▶ **To-do item A**: In the text-search Q&A, rewrite the paragraph that begins "Answer: how can i search a text file for a string and print every occurence of that string contributed by Hofmator" as a short bulleted list that keeps its main points.
▶ **To-do item B**: Go on with the text-search Q&A from the point where it ends.

▶ **Provided text**:
Contributed by natty-dread
on Jul 19, 2001 at 23:36 UTC
Q&A
> strings
Answer: how can i search a text file for a string and print every occurence of that string contributed by Agermain Not sure what you mean by 'printing every occurrence of the string' - I'm guessing you mean print the string in context. The snippet below ought to work - replace 'string to search for' and 'searchfile.txt' with the obvious. It will show the first 25 characters on either side of the search string.
my $string = quotemeta 'string to search for';
my $slurp;
{
local $/ = undef;
open my $textfile, '<', 'searchfile.txt' or die $!;
$slurp = <$textfile>;
close $textfile;
}
while( $slurp =~ m/ ( .{0,25} $string.{0,25} )gisx / ) {
print "Found $1\n";
}
| Answer: how can i search a text file for a string and print every occurence of that string contributed by Hofmator I normally wouldn't program that by hand. Depending on your operating system I would use a grep variant (on *nix) or find/findstr (on Win). Alternatively you can use the equivalent from the Perl Power Tools .

▶ **Stored data**:

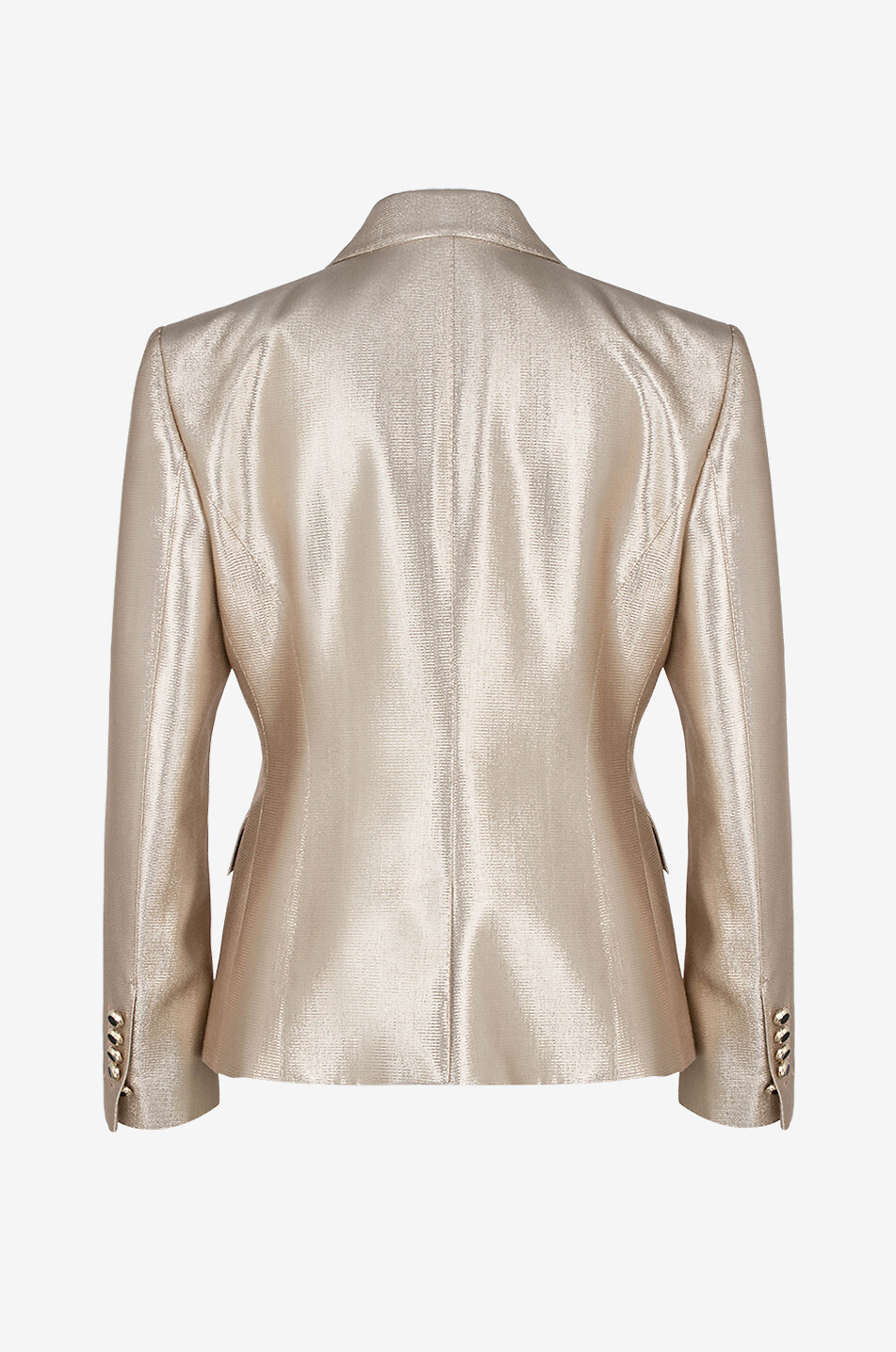 TOM FORD Cinched wool and lurex blazer Women GOLDEN 2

▶ **Expected output A**:
- Hofmator would not normally write this by hand.
- On *nix, a grep variant does the job.
- On Windows, find or findstr does the job.
- Another option is the equivalent from the Perl Power Tools.

▶ **Expected output B**:
--Hofmator | Answer: how can i search a text file for a string and print every occurence of that string contributed by dkubb This will match each occurence of a string inside
a file:
#!/usr/bin/perl -w
use strict;
use IO::File;
use constant FILE => 'search.txt';
use constant FIND => 'string to find';
IO::File->input_record_separator(FIND);
my $fh = IO::File->new(FILE, O_RDONLY)
or die 'Could not open file ', FILE, ": $!";
$fh->getline; #fast forward to the first match
#print each occurence in the file
print IO::File->input_record_separator
while $fh->getline;
$fh->close;
Explanation: The input record seperator,
$/ has been set to your search string.
When perl reads the file line by line, it actually
is scanning the file until it finds the search
string, printing the string each time it finds
it. To my knowledge this is the fastest way to
do brute force exact text matches in a file with
pure perl. | Answer: how can i search a text file for a string and print every occurence of that string contributed by davido If the file is small enough that you don't mind a little slurping, here's an easy way using grep. (This assumes that you want to print the entire line where the matches are found):
my @list = grep /\btest\b/, <DATA>;
chomp @list;
print "$_\n" foreach @list;
__DATA__
This is only a test.
Here's a line that doesn't contain the trigger text.
This line contains test and test again.
Now you see it, now you don't.
Testing one two three.
Test or not to test?
This passes a filehandle to grep, along with a simple regexp that tells it to find only those lines that contain the word "test" (rejecting words like 'testing').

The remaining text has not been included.